In another account Absyrtus had grown to manhood then, and met his death in an encounter with Jason, in pursuit of whom he had been sent. Of the homeward course various accounts are given. In the oldest (Pindar), the "Argo" sailed along the river Phasis into the eastern Oceanus, round Asia to the south coast of Libya, thence to the mythical lake Tritonis, after being carried 12 days overland through Libya and thence again to Iolcus. Hecataeus of Miletus (Schol. Appollon. Rhod. iv. 259) suggested that from the Oceanus it may have sailed into the Nile, and so to the Mediterranean. Others, like Sophocles, described the return voyage as differing from the outward course only in taking the northern instead of the southern shore of the Euxine. Some (pseudo-Orpheus) supposed' that the Argonauts had sailed up the river Tangs, passed into another river, and by it reached the North Sea, returning to the Mediterranean by the Pillars of Hercules. Again, others (Appollonius Rhodius) laid down the course as up the Danube (Ister), from it into the Adriatic by a supposed mouth of that river, and on to Corcyra. Then follow wanderings, partly based on those of Odysseus (q.v.), partly on the older Argonautic routes. Finally, they reached Iolcus, and the "Argo" was placed in a grove sacred to Poseidon on the isthmus of Corinth.

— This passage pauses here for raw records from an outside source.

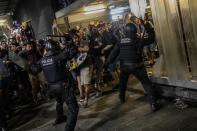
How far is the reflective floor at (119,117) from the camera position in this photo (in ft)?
20.9

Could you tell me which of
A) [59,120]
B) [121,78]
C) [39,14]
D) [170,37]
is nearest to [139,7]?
[170,37]

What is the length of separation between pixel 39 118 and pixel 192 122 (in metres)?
4.68

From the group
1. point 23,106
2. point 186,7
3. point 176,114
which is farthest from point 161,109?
point 23,106

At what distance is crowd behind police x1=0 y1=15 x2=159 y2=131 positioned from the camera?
668 cm

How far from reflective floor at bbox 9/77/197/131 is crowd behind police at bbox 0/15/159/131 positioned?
1.15 ft

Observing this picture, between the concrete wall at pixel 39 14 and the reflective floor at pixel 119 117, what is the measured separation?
23.4 feet

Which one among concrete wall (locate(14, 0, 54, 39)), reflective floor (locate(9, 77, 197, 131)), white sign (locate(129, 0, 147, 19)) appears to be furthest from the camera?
concrete wall (locate(14, 0, 54, 39))

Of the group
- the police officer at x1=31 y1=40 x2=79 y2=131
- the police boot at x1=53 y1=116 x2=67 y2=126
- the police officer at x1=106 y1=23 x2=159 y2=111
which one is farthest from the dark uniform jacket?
the police boot at x1=53 y1=116 x2=67 y2=126

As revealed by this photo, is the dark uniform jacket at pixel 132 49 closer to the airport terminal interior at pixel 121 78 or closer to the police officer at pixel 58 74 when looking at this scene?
the airport terminal interior at pixel 121 78

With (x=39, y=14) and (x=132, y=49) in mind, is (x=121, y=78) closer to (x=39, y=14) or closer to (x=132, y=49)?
(x=132, y=49)

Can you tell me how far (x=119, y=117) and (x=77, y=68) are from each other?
99.5 inches

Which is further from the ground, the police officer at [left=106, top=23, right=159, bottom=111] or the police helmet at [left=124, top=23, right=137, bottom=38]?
the police helmet at [left=124, top=23, right=137, bottom=38]

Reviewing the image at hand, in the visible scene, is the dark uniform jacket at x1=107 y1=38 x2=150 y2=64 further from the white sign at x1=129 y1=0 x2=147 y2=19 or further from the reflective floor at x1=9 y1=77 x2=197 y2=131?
the reflective floor at x1=9 y1=77 x2=197 y2=131

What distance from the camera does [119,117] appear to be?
736 cm
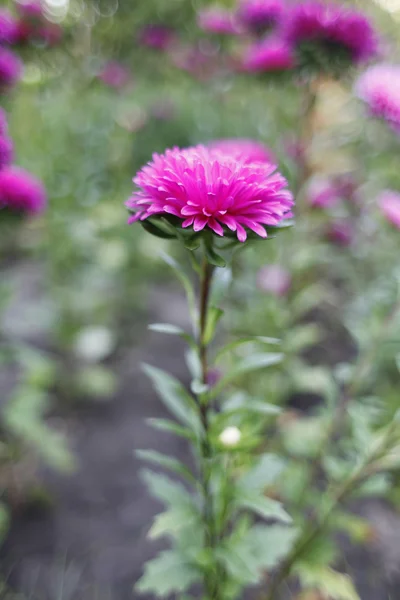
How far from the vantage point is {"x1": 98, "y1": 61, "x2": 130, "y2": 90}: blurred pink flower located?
2.16m

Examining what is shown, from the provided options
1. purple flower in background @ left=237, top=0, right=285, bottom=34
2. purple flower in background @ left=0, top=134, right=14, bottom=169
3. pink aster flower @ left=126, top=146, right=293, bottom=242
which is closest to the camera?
pink aster flower @ left=126, top=146, right=293, bottom=242

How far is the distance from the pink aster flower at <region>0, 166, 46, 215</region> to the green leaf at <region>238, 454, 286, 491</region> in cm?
76

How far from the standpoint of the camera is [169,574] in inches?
26.6

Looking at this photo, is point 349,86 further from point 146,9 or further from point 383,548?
point 146,9

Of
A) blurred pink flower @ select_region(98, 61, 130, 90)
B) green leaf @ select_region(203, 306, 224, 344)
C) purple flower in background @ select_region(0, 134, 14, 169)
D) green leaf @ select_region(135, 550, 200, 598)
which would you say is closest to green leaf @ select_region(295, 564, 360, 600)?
green leaf @ select_region(135, 550, 200, 598)

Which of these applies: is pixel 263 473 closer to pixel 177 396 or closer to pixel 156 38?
pixel 177 396

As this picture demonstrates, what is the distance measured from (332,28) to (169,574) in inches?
43.3

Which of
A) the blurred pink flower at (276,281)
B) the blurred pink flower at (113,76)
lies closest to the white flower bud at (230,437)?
the blurred pink flower at (276,281)

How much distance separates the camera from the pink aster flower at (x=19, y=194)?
0.99m

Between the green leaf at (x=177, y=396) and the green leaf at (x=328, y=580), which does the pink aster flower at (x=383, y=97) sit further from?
the green leaf at (x=328, y=580)

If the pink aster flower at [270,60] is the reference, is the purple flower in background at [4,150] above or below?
below

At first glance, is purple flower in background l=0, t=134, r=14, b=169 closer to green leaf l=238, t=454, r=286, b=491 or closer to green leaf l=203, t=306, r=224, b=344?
green leaf l=203, t=306, r=224, b=344

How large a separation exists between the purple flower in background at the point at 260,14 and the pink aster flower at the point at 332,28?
0.26 m

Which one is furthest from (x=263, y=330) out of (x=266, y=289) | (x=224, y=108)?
(x=224, y=108)
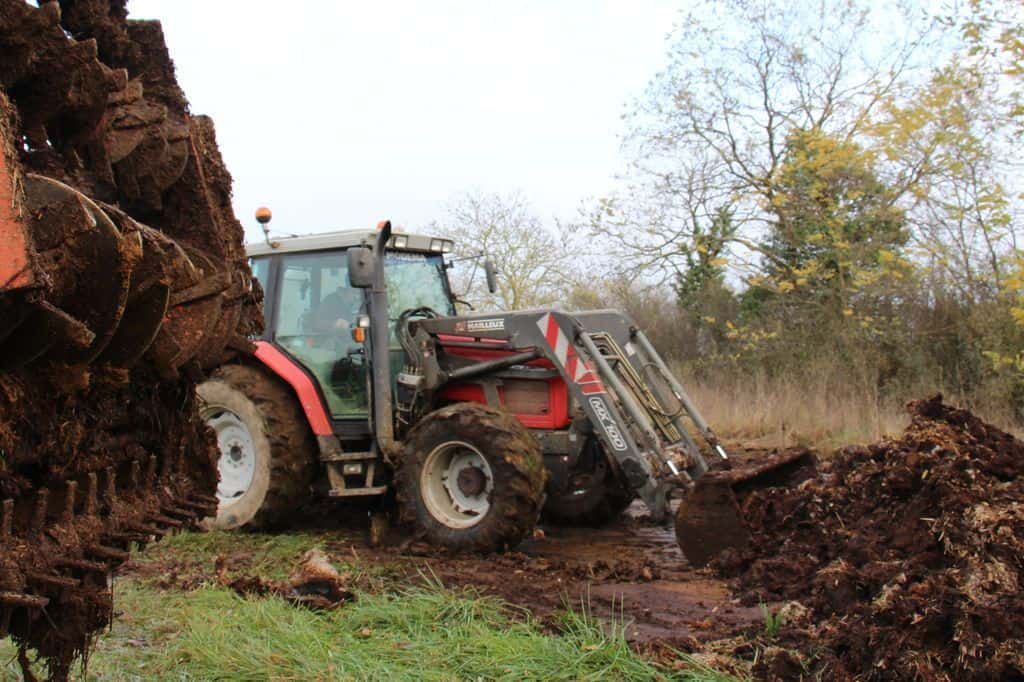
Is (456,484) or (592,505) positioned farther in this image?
(592,505)

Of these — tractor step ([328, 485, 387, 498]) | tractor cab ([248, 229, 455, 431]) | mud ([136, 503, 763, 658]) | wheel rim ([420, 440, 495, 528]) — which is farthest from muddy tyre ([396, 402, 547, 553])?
tractor cab ([248, 229, 455, 431])

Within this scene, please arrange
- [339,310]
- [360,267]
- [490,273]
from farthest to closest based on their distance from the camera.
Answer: [490,273], [339,310], [360,267]

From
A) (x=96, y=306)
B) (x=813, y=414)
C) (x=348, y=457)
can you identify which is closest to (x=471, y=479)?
(x=348, y=457)

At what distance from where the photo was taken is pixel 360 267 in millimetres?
6637

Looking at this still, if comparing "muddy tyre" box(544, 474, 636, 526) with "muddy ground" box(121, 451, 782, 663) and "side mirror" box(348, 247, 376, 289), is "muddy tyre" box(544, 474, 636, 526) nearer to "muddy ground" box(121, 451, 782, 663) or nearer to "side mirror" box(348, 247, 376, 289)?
"muddy ground" box(121, 451, 782, 663)

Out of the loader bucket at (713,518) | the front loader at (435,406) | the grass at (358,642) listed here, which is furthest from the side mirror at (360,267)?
the loader bucket at (713,518)

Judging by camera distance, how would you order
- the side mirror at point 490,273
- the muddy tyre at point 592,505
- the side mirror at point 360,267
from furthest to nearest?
the side mirror at point 490,273 < the muddy tyre at point 592,505 < the side mirror at point 360,267

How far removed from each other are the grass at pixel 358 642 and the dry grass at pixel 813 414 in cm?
569

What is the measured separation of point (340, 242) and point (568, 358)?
215 centimetres

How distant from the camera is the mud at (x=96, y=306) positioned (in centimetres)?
217

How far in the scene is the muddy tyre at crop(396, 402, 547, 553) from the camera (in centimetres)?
615

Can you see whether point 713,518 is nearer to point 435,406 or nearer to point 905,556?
point 905,556

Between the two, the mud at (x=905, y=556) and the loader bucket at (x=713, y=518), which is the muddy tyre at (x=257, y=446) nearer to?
the loader bucket at (x=713, y=518)

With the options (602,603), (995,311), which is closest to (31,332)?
(602,603)
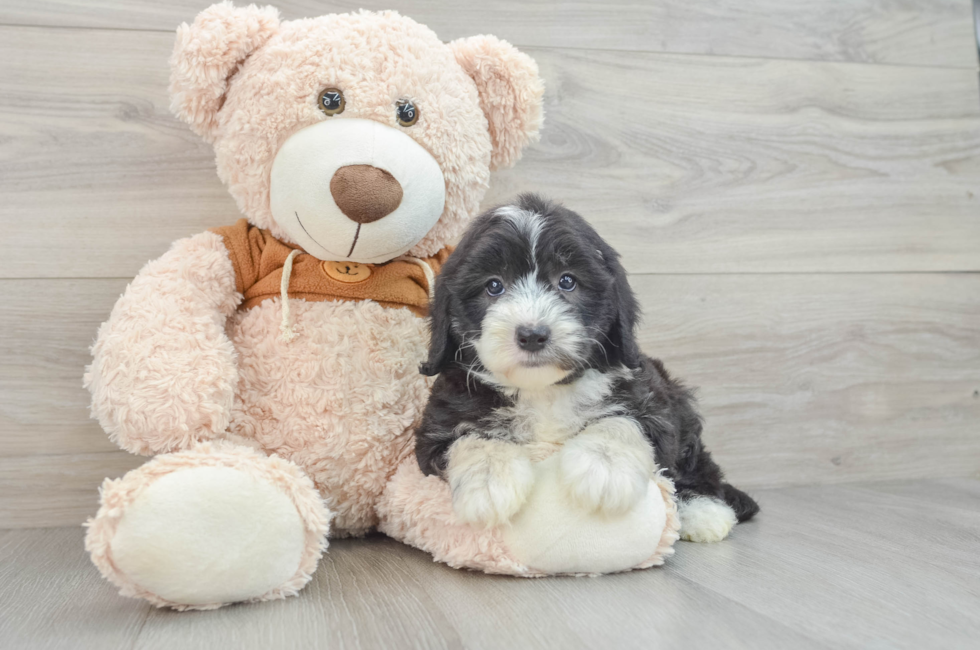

The story of the expedition of the Argonauts is very old. Homer was acquainted with it and speaks of the "Argo" as well known to all men; the wanderings of Odysseus may have been partly founded on its voyage. Pindar, in the fourth Pythian ode, gives the oldest detailed account of it. In ancient times, the expedition was regarded as a historical fact, an incident in the opening up of the Euxine to Greek commerce and colonization, and so it probably is, but with a great accretion of fabulous details of many kinds.

See Miss J. R. Bacon, The Voyage of the Argonauts (London, 1925) , for further discussion and bibliography.